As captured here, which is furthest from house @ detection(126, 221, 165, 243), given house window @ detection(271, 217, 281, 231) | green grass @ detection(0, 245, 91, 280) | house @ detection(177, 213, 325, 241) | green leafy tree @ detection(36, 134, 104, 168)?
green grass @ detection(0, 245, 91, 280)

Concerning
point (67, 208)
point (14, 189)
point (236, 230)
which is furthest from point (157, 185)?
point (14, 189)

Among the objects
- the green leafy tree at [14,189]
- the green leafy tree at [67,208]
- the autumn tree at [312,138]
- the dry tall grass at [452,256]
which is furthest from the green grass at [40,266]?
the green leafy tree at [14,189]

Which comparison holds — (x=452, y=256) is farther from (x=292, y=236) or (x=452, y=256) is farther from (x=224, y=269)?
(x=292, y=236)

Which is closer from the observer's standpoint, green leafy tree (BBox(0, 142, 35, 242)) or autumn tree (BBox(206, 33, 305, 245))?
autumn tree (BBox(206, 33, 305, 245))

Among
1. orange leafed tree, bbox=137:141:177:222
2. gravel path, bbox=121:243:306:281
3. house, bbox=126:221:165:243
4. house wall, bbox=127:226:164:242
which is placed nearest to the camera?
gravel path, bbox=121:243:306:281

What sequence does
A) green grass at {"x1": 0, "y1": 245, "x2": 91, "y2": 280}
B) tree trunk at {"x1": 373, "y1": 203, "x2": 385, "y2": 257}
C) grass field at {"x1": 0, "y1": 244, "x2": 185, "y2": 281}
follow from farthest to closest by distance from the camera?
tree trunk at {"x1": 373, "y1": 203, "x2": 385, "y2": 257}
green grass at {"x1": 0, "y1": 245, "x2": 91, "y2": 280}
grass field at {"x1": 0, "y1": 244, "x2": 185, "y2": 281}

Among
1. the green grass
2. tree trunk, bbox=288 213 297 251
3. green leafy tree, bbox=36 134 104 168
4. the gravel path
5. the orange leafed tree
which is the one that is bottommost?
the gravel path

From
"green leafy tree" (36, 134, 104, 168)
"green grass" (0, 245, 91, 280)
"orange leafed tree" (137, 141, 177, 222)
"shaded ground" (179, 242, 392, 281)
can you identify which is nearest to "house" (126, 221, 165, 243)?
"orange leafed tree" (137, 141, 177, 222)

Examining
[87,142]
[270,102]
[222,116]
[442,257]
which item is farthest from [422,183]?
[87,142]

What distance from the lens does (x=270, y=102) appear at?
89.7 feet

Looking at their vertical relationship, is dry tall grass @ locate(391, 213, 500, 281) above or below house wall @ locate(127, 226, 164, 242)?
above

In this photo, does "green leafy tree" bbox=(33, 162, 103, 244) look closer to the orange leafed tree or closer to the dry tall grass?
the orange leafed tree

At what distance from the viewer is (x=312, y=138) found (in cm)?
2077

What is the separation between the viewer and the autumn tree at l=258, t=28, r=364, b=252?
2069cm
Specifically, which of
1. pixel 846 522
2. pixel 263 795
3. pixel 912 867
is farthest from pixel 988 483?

## INSTRUCTIONS TO FOLLOW
Present every line of the listing above as a numbered list, leaving out the blank lines.

## FULL RESPONSE
1. As captured here, which is furthest from house @ detection(126, 221, 165, 243), given house window @ detection(271, 217, 281, 231) | green grass @ detection(0, 245, 91, 280) | house @ detection(177, 213, 325, 241) | green leafy tree @ detection(36, 134, 104, 168)?
2. green grass @ detection(0, 245, 91, 280)
3. Concerning
4. point (67, 208)
5. point (14, 189)
6. point (236, 230)
7. which is furthest from point (157, 185)?
8. point (14, 189)
9. Among the objects
10. - the green leafy tree at [14,189]
11. - the green leafy tree at [67,208]
12. - the autumn tree at [312,138]
13. - the dry tall grass at [452,256]
14. which is furthest from the green grass at [40,266]?
15. the green leafy tree at [14,189]
16. Which comparison holds — (x=452, y=256) is farther from (x=292, y=236) or (x=452, y=256) is farther from (x=224, y=269)?
17. (x=292, y=236)
18. Which is closer from the observer's standpoint, green leafy tree (BBox(0, 142, 35, 242)) or autumn tree (BBox(206, 33, 305, 245))?
19. autumn tree (BBox(206, 33, 305, 245))
20. Among
21. 1. orange leafed tree, bbox=137:141:177:222
22. 2. gravel path, bbox=121:243:306:281
23. 3. house, bbox=126:221:165:243
24. 4. house wall, bbox=127:226:164:242
25. which is placed nearest to the camera?
26. gravel path, bbox=121:243:306:281
27. What sequence does
28. A) green grass at {"x1": 0, "y1": 245, "x2": 91, "y2": 280}
29. B) tree trunk at {"x1": 373, "y1": 203, "x2": 385, "y2": 257}
30. C) grass field at {"x1": 0, "y1": 244, "x2": 185, "y2": 281}
31. follow from farthest to closest by distance from the camera?
32. tree trunk at {"x1": 373, "y1": 203, "x2": 385, "y2": 257}
33. green grass at {"x1": 0, "y1": 245, "x2": 91, "y2": 280}
34. grass field at {"x1": 0, "y1": 244, "x2": 185, "y2": 281}
35. Among
36. 1. the green grass
37. 2. tree trunk, bbox=288 213 297 251
38. 3. green leafy tree, bbox=36 134 104 168
39. 4. the gravel path
40. 5. the orange leafed tree
41. which is the one that is bottommost?
42. the gravel path
43. From
44. "green leafy tree" (36, 134, 104, 168)
45. "green grass" (0, 245, 91, 280)
46. "orange leafed tree" (137, 141, 177, 222)
47. "shaded ground" (179, 242, 392, 281)
48. can you identify which is nearest to "house" (126, 221, 165, 243)?
49. "orange leafed tree" (137, 141, 177, 222)
50. Examining
51. [87,142]
52. [270,102]
53. [222,116]
54. [442,257]
55. which item is farthest from [422,183]?
56. [87,142]
57. What distance from the lens does (x=270, y=102) appear at?
58. 89.7 feet
59. Looking at their vertical relationship, is dry tall grass @ locate(391, 213, 500, 281) above or below house wall @ locate(127, 226, 164, 242)?
60. above
61. In this photo, does "green leafy tree" bbox=(33, 162, 103, 244) look closer to the orange leafed tree or closer to the dry tall grass?
62. the orange leafed tree
63. At what distance from the viewer is (x=312, y=138) found (in cm)?
64. 2077
65. What is the separation between the viewer and the autumn tree at l=258, t=28, r=364, b=252?
66. 2069cm
67. Specifically, which of
68. 1. pixel 846 522
69. 2. pixel 263 795
70. 3. pixel 912 867
71. is farthest from pixel 988 483?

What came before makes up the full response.